Ellis, the former captain and coach of both the Wales and Great Britain hockey teams, admits: "Security is an obvious concern to anybody who is about to take a team abroad, particularly to that part of the world where we've seen some horrific incidents.
"We have to worry about the security because it would be irresponsible of us in Wales to take anybody if didn't think we could keep them safe during competition.
"The Games committee are taking pre-Commonwealth precautions on the construction sites and there's background checks of personnel being employed.
"For the Games period, we're told there will be comprehensive security at the venues and all over the city and security levels will be at their highest.
"So I am somewhat reassured that they are taking it seriously.
"But these are words, we must get some sort of proof that this is going to happen.
"We will have one or two reconnaissance missions and that will be crucial for us to make up our mind and make sure we are going to a safe place for our athletes so they can enjoy an experience of a lifetime.
"We must make sure we do not put our athletes in a position where they might not be safe, we have to be 150% certain."
Ellis, who won 138 caps Welsh caps between 1963 and 1980, understands the athletes and will sympathise with anyone who decides to remain at home.
"I wish I could guarantee everybody's safety," she said.
"But having seen what happened this week, I don't think we can guarantee anyone's safety.
"I'm absolutely sure that there will be people who have reservations about going and all we can do is monitor the situation carefully for them and keep the athletes up to date.
"We will not expect an athlete who feels it is unsafe to go to India.
"If the Commonwealth Games does go ahead in Delhi, we will make sure the athletes are safe but they have a choice whether they want to go."
Weightlifter Michaela Breeze, who has won back-to-back gold medals at the 2002 and 2006 Commonwealths, believes that athletes should make a stand against any potential terrorists at the 2010 Games.
"The fact that someone makes a threat, the world shouldn't come to an end," said Breeze.
"If anything, we need to make sure that we are there to show these people that they can't use sport for a way of dictating the things they want.
No one is safe from terrorism and we must realise we live in a very unsecure world
Commonwealth Games Council for Wales president Anne Ellis
"There were risks before the 2008 Olympics in China and there were no security scares where we were.
"And I would be very surprised if athletes don't go to the Games, as athletes won't train for so many years just to pull out because of something that might happen.
"Of course it is of great concern that there are security issues and athletes are being targeted.
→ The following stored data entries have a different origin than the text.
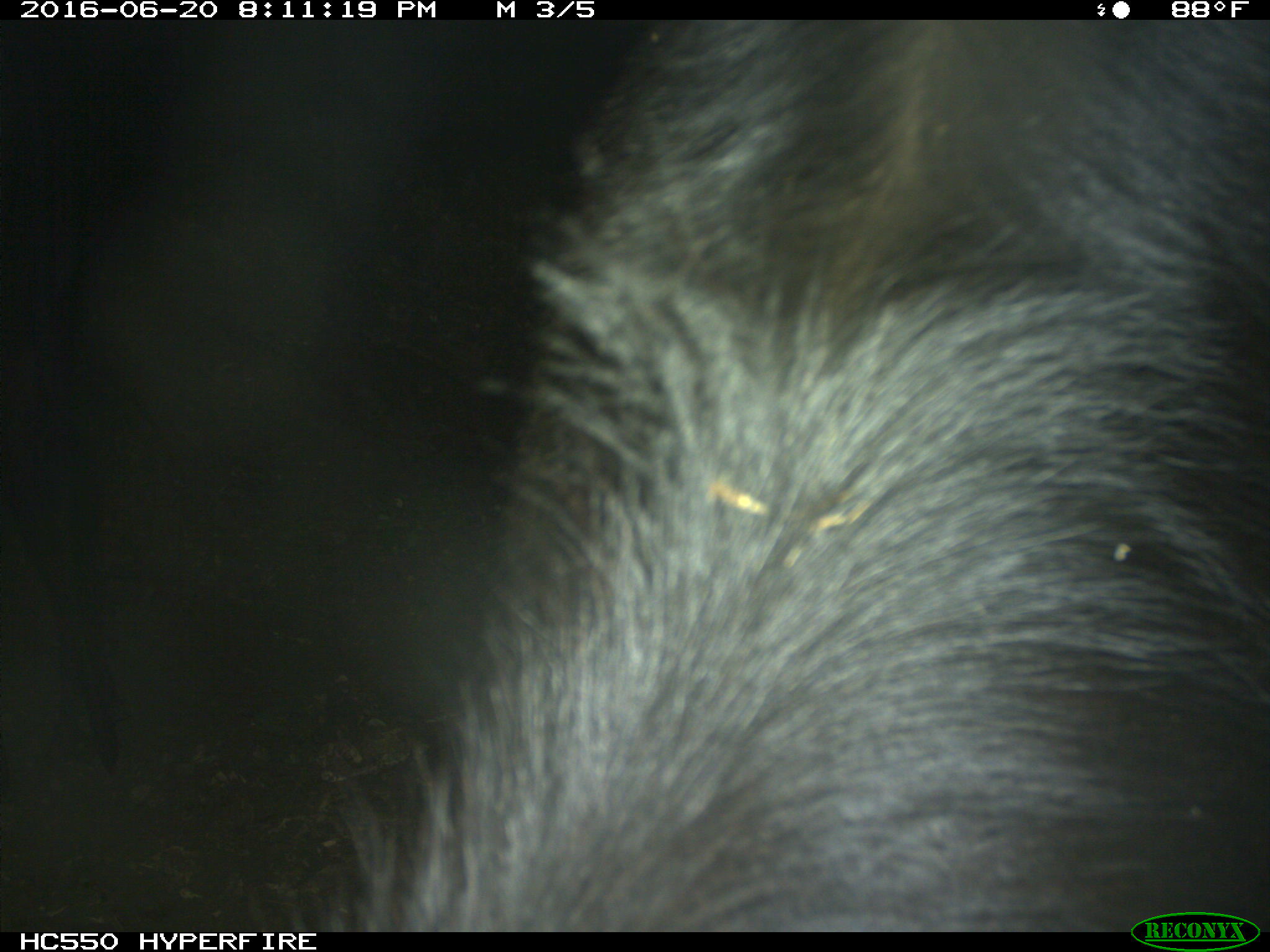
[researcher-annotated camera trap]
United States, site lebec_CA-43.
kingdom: Animalia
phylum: Chordata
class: Mammalia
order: Artiodactyla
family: Bovidae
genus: Bos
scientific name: Bos taurus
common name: domestic cow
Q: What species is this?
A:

"But I'm confident the Delhi organising committee will be putting on the highest levels of security during the Commonwealth Games."
Ellis insists the Commonwealth Games Council for Wales will continue to take advice from the British Government and its security services before taking any team to India.
"I remember the Munich Olympics in 1972," said Ellis, referring to the deadly attacks on Israeli athletes by the Palestinian militant group Black September.
"Sport hasn't been hit by terrorism for some time.
"But no one is safe from terrorism and we must realise we live in a very unsecure world."